Sum of determinants of block submatrices

Question

I have a $2n \times 2n$ matrix, $M$. I view it a block matrix, of $n^2$ blocks, each of shape $2\times 2$. Computing the determinant of $M$ is easy by conventional methods. I could also look at diagonal block submatrices: given a set $S \subseteq [n]$, I take the submatrix of all the rows in $S$ and columns in $S$.

For instance, if $n=3$, I have 9 blocks (each of 4 entries), $A_{1,1}, A_{1,2} \dots A_{3,3}$. $S$ could be ${1,3}$, in which case I take the 4x4 submatrix

$$\begin{bmatrix} A_{1,1} & A_{1,3} \\ A_{3,1} & A_{3,3}\end{bmatrix}$$

There are $2^n$ such submatrices, and each has its own determinant. I would like to compute the sum of those determinants as efficiently as possible. (The trivial case, where $S = \emptyset$, naturally has a determinant of 1.) This might sound like a bold hope, but consider that if this were not a block matrix, then you can very easily compute the sum of the determinants of the diagonal submatrices:

$$ \sum_{S \subseteq [n]} M_{S,S} = \det(M + I) $$

So I'm hoping that there's some way to make a good "block identity matrix" that I can carry out operations with to compute this sum. Honestly, I'd be happy with anything in polynomial time.

Proofs of hardness would also be interesting. For instance, I could believe that the problem of computing the permanent might somehow be reduced this problem, in which case it would be NP-Hard. I have several fairly different approaches that take $2^n$ time, so anything in even $1.9^n$ would be stimulating.

Answer 1

As no one has answered let me offer something between a comment and a non-answer.

You have the formula $$ \sum_{S \subseteq [n]} M_{S,S} = \det(M + I) $$ expressing the sum of the principal minors of an $n\times n$ matrix $M$ in terms of $\det(M+I)$. We can generalise this a bit, replacing $I$ by the diagonal matrix $\Lambda:=\text{diag}(\lambda_1,\dots,\lambda_n)$. We will get $$ \sum_{S \subseteq [n]} M_{S,S}\lambda^{S'} = \det(M + \Lambda), $$ where $S'$ is the complementary set of indices, and $\lambda^{S'}$ is the monomial $\prod_{i\in S'}\lambda_i$.

Now suppose we are working with block matrices, with $M$ being $mn\times mn$, the blocks being of size $m\times m$. [Note, I choose to do the more general case (i) to illustrate the general technique; (ii) more importantly, to make clear that the line I am pursuing probably complicates matters, although (luckily?) for $m=2$ it does not.]

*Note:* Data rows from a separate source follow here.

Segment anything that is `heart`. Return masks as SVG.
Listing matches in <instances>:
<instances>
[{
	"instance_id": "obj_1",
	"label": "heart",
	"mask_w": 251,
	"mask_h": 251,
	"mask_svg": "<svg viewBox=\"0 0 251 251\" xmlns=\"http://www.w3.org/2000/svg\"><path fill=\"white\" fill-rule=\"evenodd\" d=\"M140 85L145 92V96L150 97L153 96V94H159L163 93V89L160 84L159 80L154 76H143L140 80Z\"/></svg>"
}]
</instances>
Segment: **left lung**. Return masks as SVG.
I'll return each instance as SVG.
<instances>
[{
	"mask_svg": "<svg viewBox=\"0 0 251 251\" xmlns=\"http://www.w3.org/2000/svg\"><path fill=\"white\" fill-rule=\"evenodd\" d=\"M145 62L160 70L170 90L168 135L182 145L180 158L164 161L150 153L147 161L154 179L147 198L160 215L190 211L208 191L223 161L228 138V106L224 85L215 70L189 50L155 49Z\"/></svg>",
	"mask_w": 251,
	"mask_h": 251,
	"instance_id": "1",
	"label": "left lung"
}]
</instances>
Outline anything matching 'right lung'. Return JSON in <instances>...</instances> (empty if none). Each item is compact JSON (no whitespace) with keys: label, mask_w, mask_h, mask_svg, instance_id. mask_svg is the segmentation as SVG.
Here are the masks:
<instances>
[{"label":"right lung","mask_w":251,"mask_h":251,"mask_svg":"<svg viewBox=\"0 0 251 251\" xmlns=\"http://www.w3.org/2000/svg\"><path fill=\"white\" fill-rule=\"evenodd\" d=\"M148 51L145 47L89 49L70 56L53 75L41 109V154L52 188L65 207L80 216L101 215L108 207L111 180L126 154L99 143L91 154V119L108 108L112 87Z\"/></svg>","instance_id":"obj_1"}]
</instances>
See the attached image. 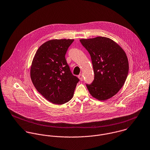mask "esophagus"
Here are the masks:
<instances>
[{"label": "esophagus", "instance_id": "esophagus-1", "mask_svg": "<svg viewBox=\"0 0 150 150\" xmlns=\"http://www.w3.org/2000/svg\"><path fill=\"white\" fill-rule=\"evenodd\" d=\"M78 77L79 78V79L81 80V81H83V74H80L78 76Z\"/></svg>", "mask_w": 150, "mask_h": 150}]
</instances>
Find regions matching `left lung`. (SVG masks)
<instances>
[{
    "label": "left lung",
    "instance_id": "1",
    "mask_svg": "<svg viewBox=\"0 0 150 150\" xmlns=\"http://www.w3.org/2000/svg\"><path fill=\"white\" fill-rule=\"evenodd\" d=\"M90 54L94 80L86 84L90 94L99 100L114 96L124 86L129 71L127 56L123 49L105 37L80 39Z\"/></svg>",
    "mask_w": 150,
    "mask_h": 150
}]
</instances>
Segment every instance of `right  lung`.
Wrapping results in <instances>:
<instances>
[{"instance_id": "right-lung-1", "label": "right lung", "mask_w": 150, "mask_h": 150, "mask_svg": "<svg viewBox=\"0 0 150 150\" xmlns=\"http://www.w3.org/2000/svg\"><path fill=\"white\" fill-rule=\"evenodd\" d=\"M74 39H54L37 50L30 67V78L38 91L54 104L62 105L73 96L80 80L71 73L65 55Z\"/></svg>"}]
</instances>
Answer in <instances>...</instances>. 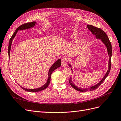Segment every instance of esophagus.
<instances>
[{
  "mask_svg": "<svg viewBox=\"0 0 121 121\" xmlns=\"http://www.w3.org/2000/svg\"><path fill=\"white\" fill-rule=\"evenodd\" d=\"M66 60L67 59L66 58H63L61 60V66L62 67H65L66 64Z\"/></svg>",
  "mask_w": 121,
  "mask_h": 121,
  "instance_id": "obj_1",
  "label": "esophagus"
}]
</instances>
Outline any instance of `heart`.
Listing matches in <instances>:
<instances>
[{
  "mask_svg": "<svg viewBox=\"0 0 121 121\" xmlns=\"http://www.w3.org/2000/svg\"><path fill=\"white\" fill-rule=\"evenodd\" d=\"M80 36V35L78 32H76L72 34V36H71V39L73 40H77L79 38Z\"/></svg>",
  "mask_w": 121,
  "mask_h": 121,
  "instance_id": "heart-1",
  "label": "heart"
}]
</instances>
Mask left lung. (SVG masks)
<instances>
[{
  "label": "left lung",
  "instance_id": "obj_1",
  "mask_svg": "<svg viewBox=\"0 0 121 121\" xmlns=\"http://www.w3.org/2000/svg\"><path fill=\"white\" fill-rule=\"evenodd\" d=\"M87 27L88 29L90 30L91 32L92 33L93 35H95L96 38L98 39H100L101 40V41L103 43V44L106 46L107 48V52H108V54L109 55V63H108V70H107V72L104 77L102 78V79L101 80V81L97 84L95 85H94L93 86H91L90 88H78L77 86L75 85V84L73 83L72 80V78L70 77L69 82L70 84V85L72 86L74 89L76 90L77 91H80V92H87V91H91L93 90H95V89H96L98 87H99L100 85L104 82L105 79L106 78V77L108 76V75H109L110 71L111 70V57H112V45L108 37L107 36V34L106 33L104 32V31L102 30L100 28L96 27L95 26H93L91 25H87ZM68 66H69V67H72V66H71V64L68 63ZM71 70L72 71H73L72 69L71 68Z\"/></svg>",
  "mask_w": 121,
  "mask_h": 121
}]
</instances>
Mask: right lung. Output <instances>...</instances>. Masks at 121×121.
<instances>
[{"label": "right lung", "instance_id": "add662e5", "mask_svg": "<svg viewBox=\"0 0 121 121\" xmlns=\"http://www.w3.org/2000/svg\"><path fill=\"white\" fill-rule=\"evenodd\" d=\"M37 22L36 21H33L32 22H29V23H27L24 24H22L21 26H20L19 27H18L14 33L13 34L12 36L11 37L9 41V45H8V56L9 58H10V50H11V45H12V42L13 41V39H14V38L15 37V36L18 32V30H26V29H30L33 27H34L36 24ZM61 59H59L57 60L54 63L51 67L50 68L48 71V79L47 80V82L46 83L41 87H40L38 88H36V89H27L25 88H23V87H22L20 85V86L25 91L27 92H39L40 91H42L44 90L45 89H46L49 85V83L50 82V80H51V74L54 71L56 70L57 68H59L61 66Z\"/></svg>", "mask_w": 121, "mask_h": 121}]
</instances>
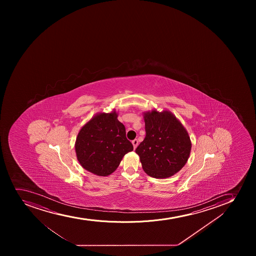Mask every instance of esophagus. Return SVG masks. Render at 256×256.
<instances>
[{
	"instance_id": "esophagus-1",
	"label": "esophagus",
	"mask_w": 256,
	"mask_h": 256,
	"mask_svg": "<svg viewBox=\"0 0 256 256\" xmlns=\"http://www.w3.org/2000/svg\"><path fill=\"white\" fill-rule=\"evenodd\" d=\"M132 145H134V148L135 150V148H137L138 145V141L137 140H132Z\"/></svg>"
}]
</instances>
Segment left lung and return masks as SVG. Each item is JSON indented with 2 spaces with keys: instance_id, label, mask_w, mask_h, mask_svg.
I'll return each instance as SVG.
<instances>
[{
  "instance_id": "8db88e82",
  "label": "left lung",
  "mask_w": 256,
  "mask_h": 256,
  "mask_svg": "<svg viewBox=\"0 0 256 256\" xmlns=\"http://www.w3.org/2000/svg\"><path fill=\"white\" fill-rule=\"evenodd\" d=\"M146 136L135 152L150 177L166 178L186 164L191 140L181 122L168 110L144 112Z\"/></svg>"
}]
</instances>
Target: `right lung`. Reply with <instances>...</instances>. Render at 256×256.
Segmentation results:
<instances>
[{
	"label": "right lung",
	"mask_w": 256,
	"mask_h": 256,
	"mask_svg": "<svg viewBox=\"0 0 256 256\" xmlns=\"http://www.w3.org/2000/svg\"><path fill=\"white\" fill-rule=\"evenodd\" d=\"M118 116L115 109L108 114H96L82 126L76 137L75 151L79 164L98 176L112 174L124 155L134 150Z\"/></svg>",
	"instance_id": "add662e5"
}]
</instances>
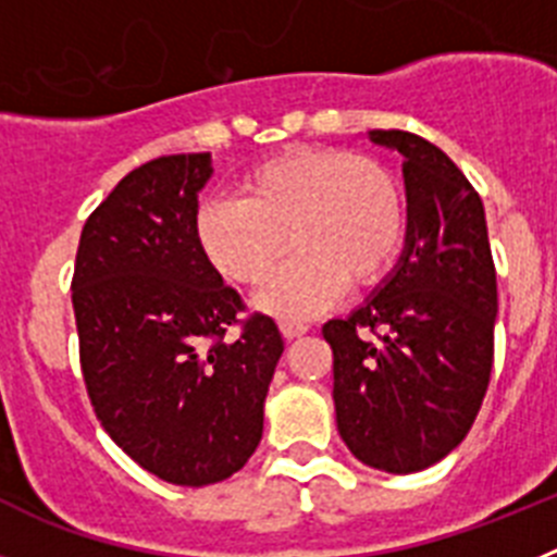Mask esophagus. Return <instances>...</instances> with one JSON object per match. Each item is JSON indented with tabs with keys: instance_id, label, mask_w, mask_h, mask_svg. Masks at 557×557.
Segmentation results:
<instances>
[{
	"instance_id": "1",
	"label": "esophagus",
	"mask_w": 557,
	"mask_h": 557,
	"mask_svg": "<svg viewBox=\"0 0 557 557\" xmlns=\"http://www.w3.org/2000/svg\"><path fill=\"white\" fill-rule=\"evenodd\" d=\"M307 332H309L307 323H301V321H282V334L287 339L301 337V334H307Z\"/></svg>"
}]
</instances>
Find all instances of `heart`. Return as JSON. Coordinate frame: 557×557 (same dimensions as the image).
<instances>
[{
	"instance_id": "obj_1",
	"label": "heart",
	"mask_w": 557,
	"mask_h": 557,
	"mask_svg": "<svg viewBox=\"0 0 557 557\" xmlns=\"http://www.w3.org/2000/svg\"><path fill=\"white\" fill-rule=\"evenodd\" d=\"M243 200H203L195 243L223 278L256 287L293 245V259L259 295L284 321L321 312L351 287H371L405 243V195L396 175L343 147H293L250 166Z\"/></svg>"
}]
</instances>
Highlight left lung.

We want to use our formula for $\det(M+\Lambda)$; the 'problem' is how to exclude the minors which don't arise from the given block structure. What we can do is to put $\Lambda:=\Gamma(\gamma_1,\dots,\gamma_n)$ where $\Gamma(\gamma_1,\dots,\gamma_n)$ is the block-diagonal matrix $\text{diag}(\gamma_1 I_m,\dots, \gamma_n I_m)$.

The terms we want to retain in our expansion of $\det(M+\Lambda)$ are those where either all or none of the indices $1,2\dots,m$ occur, and all or none of the indices $m+1, m+2,\dots ,2m$ occur, and so on. In other words we must look only at the terms where the power of each $\gamma_i$ is divisible by $m$.

That is we must "section" the power series (actually polynomial) $\det(M+\Gamma(\gamma_1,\dots,\gamma_n))$. This we can do in the old-fashioned way. (Is this baby Fourier theory?) Let $\omega:=\text{e}^{2\pi\text{i}/n}$. Then the terms of interest are got by averaging the various $\det(M+\Gamma(\gamma_1 \omega^{r_1},\dots,\gamma_n \omega^{r_n}))$.

To be precise we have that the sum of the interesting principal minors is $$ \frac{1}{m^n} \sum_{r_1=0}^{m-1}\dots\sum_{r_n=0}^{m-1} \det(M+\Gamma(\omega^{r_1},\dots,\omega^{r_n})). $$

For $m=1$ this just recovers the original formula. For $m=2$ it gives an expression in terms of $2^n$ determinants, so it is no improvement. For larger $m$ it does seem to make things worse, although the expression seems to me of theoretical interest.